** LESETEXT **
=======

Wie verläuft eine typische Krise?
Der Verlauf einer Krise folgt typischerweise einem mehrstufigen Prozess der emotionalen und psychischen Bewältigung. Und manchmal haben wir sogar schon eine Vorahnung, dass irgendetwas Unerwartetes geschehen wird.
- Zunächst tritt die Schockphase ein, in der Betroffene mit dem Krisenereignis konfrontiert werden. Diese Phase ist geprägt von einer gefühlten Lähmung und emotionaler Betäubung. Die Realität wird zunächst nicht wahrgenommen, was eine Schutzfunktion des Organismus darstellt.
- In der anschließenden Reaktionsphase brechen die Emotionen auf. Intensive Gefühle wie Angst, Wut oder Trauer überwältigen den Betroffenen. Gleichzeitig beginnt ein aktiver Versuch, die Situation zu bewältigen und erste Verarbeitungsstrategien zu entwickeln.
- Die Verarbeitungsphase kennzeichnet sich durch eine aktive Auseinandersetzung mit dem Geschehenen. Die Betroffenen beginnen, die Situation zu akzeptieren und entwickeln neue Bewältigungsstrategien. Eine emotionale Neuorientierung setzt ein, bei der die Geschehnisse schrittweise eingeordnet werden.

=======

** AUSGELESENE DATEN **
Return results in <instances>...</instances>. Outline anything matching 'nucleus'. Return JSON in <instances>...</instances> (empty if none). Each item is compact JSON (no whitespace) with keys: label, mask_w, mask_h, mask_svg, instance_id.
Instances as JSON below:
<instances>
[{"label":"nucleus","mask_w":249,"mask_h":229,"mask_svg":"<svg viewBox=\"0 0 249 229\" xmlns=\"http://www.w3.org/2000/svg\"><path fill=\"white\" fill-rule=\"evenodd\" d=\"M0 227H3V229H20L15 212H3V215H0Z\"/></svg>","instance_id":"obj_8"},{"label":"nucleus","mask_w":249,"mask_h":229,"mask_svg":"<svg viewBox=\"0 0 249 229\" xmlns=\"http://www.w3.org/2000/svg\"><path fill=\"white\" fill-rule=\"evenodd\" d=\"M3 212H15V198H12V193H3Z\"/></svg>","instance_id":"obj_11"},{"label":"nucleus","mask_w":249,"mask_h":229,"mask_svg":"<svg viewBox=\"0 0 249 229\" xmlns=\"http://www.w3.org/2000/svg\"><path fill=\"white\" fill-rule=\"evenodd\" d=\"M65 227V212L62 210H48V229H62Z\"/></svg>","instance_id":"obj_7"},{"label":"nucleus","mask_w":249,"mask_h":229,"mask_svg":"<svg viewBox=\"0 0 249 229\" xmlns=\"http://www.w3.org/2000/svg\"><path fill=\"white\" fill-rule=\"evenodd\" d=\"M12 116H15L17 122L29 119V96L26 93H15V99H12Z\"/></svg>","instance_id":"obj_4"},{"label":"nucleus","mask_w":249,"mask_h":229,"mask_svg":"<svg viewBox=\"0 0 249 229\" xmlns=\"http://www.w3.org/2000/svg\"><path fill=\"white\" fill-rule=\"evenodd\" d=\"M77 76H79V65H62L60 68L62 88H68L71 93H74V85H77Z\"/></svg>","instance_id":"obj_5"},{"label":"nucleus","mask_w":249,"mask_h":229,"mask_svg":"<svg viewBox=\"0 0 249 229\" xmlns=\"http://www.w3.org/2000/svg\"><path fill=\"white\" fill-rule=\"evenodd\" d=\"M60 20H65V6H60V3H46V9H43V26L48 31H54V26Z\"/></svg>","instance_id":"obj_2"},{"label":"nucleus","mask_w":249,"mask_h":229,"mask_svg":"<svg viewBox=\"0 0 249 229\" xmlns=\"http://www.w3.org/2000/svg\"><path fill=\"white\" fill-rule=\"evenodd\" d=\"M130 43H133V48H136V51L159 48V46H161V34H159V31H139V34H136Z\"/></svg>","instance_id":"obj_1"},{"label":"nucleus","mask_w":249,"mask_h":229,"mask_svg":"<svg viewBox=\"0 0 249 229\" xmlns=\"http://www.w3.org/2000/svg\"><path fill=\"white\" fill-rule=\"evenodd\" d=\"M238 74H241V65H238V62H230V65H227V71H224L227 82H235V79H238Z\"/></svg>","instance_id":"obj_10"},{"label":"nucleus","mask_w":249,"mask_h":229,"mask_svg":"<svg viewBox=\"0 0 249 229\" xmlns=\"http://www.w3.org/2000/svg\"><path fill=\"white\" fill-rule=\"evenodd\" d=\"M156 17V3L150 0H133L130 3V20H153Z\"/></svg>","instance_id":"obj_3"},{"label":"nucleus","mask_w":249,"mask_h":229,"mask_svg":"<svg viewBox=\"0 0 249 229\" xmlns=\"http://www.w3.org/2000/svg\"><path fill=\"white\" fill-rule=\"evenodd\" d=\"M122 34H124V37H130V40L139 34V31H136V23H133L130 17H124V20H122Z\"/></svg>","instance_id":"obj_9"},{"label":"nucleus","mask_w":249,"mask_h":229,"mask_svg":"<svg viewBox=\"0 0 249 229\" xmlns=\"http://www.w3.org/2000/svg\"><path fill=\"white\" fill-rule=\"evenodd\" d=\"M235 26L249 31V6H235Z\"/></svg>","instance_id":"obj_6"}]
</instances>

=======

** AUFGABE 1 **
Fasse den Absatz im Lesetext, der mit „Zunächst tritt die Schockphase ein“ anfängt, als kurze Stichpunktliste zusammen.
** AUFGABE 2 **
Beantworte diese Fragen zum Lesetext jeweils kurz:
(a) Welche Gefühle überwältigen die Betroffenen in der Reaktionsphase?
(b) Was beginnen die Betroffenen in der Verarbeitungsphase?
(c) Wovon haben wir manchmal schon eine Vorahnung?
** AUFGABE 3 **
Schreib aus dem Lesetext die Stelle von „Wie verläuft eine“ bis „Unerwartetes geschehen wird.“ wortgetreu heraus.

** ANTWORT 1 **
- Schockphase: Betroffene werden mit dem Krisenereignis konfrontiert
- geprägt von gefühlter Lähmung und emotionaler Betäubung
- Realität wird zunächst nicht wahrgenommen, das ist eine Schutzfunktion des Organismus

** ANTWORT 2 **
(a) Angst, Wut oder Trauer
(b) Sie beginnen, die Situation zu akzeptieren, und entwickeln neue Bewältigungsstrategien.
(c) Dass irgendetwas Unerwartetes geschehen wird

** ANTWORT 3 **
Wie verläuft eine typische Krise?
Der Verlauf einer Krise folgt typischerweise einem mehrstufigen Prozess der emotionalen und psychischen Bewältigung. Und manchmal haben wir sogar schon eine Vorahnung, dass irgendetwas Unerwartetes geschehen wird.